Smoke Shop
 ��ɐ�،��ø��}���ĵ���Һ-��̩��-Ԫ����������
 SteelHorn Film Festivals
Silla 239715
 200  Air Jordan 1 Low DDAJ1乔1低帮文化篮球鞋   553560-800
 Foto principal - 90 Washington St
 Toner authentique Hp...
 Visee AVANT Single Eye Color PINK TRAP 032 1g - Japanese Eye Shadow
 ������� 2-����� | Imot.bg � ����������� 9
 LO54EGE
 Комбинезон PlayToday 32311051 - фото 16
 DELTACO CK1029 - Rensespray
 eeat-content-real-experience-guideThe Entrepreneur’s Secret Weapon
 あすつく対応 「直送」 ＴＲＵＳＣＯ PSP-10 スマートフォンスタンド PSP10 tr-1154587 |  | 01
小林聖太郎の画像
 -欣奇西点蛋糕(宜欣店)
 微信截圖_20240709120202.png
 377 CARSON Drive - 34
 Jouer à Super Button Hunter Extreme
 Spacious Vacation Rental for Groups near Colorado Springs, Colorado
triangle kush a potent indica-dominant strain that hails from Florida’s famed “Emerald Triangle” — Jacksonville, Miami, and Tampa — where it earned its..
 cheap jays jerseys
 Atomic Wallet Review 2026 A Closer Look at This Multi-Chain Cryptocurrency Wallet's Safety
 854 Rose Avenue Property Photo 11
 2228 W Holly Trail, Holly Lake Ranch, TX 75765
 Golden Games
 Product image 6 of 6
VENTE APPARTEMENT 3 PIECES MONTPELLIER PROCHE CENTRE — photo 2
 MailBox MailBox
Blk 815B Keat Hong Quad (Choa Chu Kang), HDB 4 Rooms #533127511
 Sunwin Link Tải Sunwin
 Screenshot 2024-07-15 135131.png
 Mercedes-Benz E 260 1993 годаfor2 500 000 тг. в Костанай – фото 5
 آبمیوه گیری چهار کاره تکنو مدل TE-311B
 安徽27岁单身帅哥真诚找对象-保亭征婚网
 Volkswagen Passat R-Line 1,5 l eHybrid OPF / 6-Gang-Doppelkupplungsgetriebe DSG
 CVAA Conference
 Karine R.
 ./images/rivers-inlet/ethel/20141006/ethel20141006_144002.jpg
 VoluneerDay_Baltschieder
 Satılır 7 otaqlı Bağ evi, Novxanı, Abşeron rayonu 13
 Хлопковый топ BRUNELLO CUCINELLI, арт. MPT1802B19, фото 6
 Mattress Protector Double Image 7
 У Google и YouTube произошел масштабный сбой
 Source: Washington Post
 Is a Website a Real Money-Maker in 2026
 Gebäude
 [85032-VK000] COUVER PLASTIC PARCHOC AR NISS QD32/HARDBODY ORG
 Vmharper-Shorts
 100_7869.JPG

···

Exercise
Set down all of the records above again, line for line, with every character unchanged.

Problem solution
Smoke Shop
 ��ɐ�،��ø��}���ĵ���Һ-��̩��-Ԫ����������
 SteelHorn Film Festivals
Silla 239715
 200  Air Jordan 1 Low DDAJ1乔1低帮文化篮球鞋   553560-800
 Foto principal - 90 Washington St
 Toner authentique Hp...
 Visee AVANT Single Eye Color PINK TRAP 032 1g - Japanese Eye Shadow
 ������� 2-����� | Imot.bg � ����������� 9
 LO54EGE
 Комбинезон PlayToday 32311051 - фото 16
 DELTACO CK1029 - Rensespray
 eeat-content-real-experience-guideThe Entrepreneur’s Secret Weapon
 あすつく対応 「直送」 ＴＲＵＳＣＯ PSP-10 スマートフォンスタンド PSP10 tr-1154587 |  | 01
小林聖太郎の画像
 -欣奇西点蛋糕(宜欣店)
 微信截圖_20240709120202.png
 377 CARSON Drive - 34
 Jouer à Super Button Hunter Extreme
 Spacious Vacation Rental for Groups near Colorado Springs, Colorado
triangle kush a potent indica-dominant strain that hails from Florida’s famed “Emerald Triangle” — Jacksonville, Miami, and Tampa — where it earned its..
 cheap jays jerseys
 Atomic Wallet Review 2026 A Closer Look at This Multi-Chain Cryptocurrency Wallet's Safety
 854 Rose Avenue Property Photo 11
 2228 W Holly Trail, Holly Lake Ranch, TX 75765
 Golden Games
 Product image 6 of 6
VENTE APPARTEMENT 3 PIECES MONTPELLIER PROCHE CENTRE — photo 2
 MailBox MailBox
Blk 815B Keat Hong Quad (Choa Chu Kang), HDB 4 Rooms #533127511
 Sunwin Link Tải Sunwin
 Screenshot 2024-07-15 135131.png
 Mercedes-Benz E 260 1993 годаfor2 500 000 тг. в Костанай – фото 5
 آبمیوه گیری چهار کاره تکنو مدل TE-311B
 安徽27岁单身帅哥真诚找对象-保亭征婚网
 Volkswagen Passat R-Line 1,5 l eHybrid OPF / 6-Gang-Doppelkupplungsgetriebe DSG
 CVAA Conference
 Karine R.
 ./images/rivers-inlet/ethel/20141006/ethel20141006_144002.jpg
 VoluneerDay_Baltschieder
 Satılır 7 otaqlı Bağ evi, Novxanı, Abşeron rayonu 13
 Хлопковый топ BRUNELLO CUCINELLI, арт. MPT1802B19, фото 6
 Mattress Protector Double Image 7
 У Google и YouTube произошел масштабный сбой
 Source: Washington Post
 Is a Website a Real Money-Maker in 2026
 Gebäude
 [85032-VK000] COUVER PLASTIC PARCHOC AR NISS QD32/HARDBODY ORG
 Vmharper-Shorts
 100_7869.JPG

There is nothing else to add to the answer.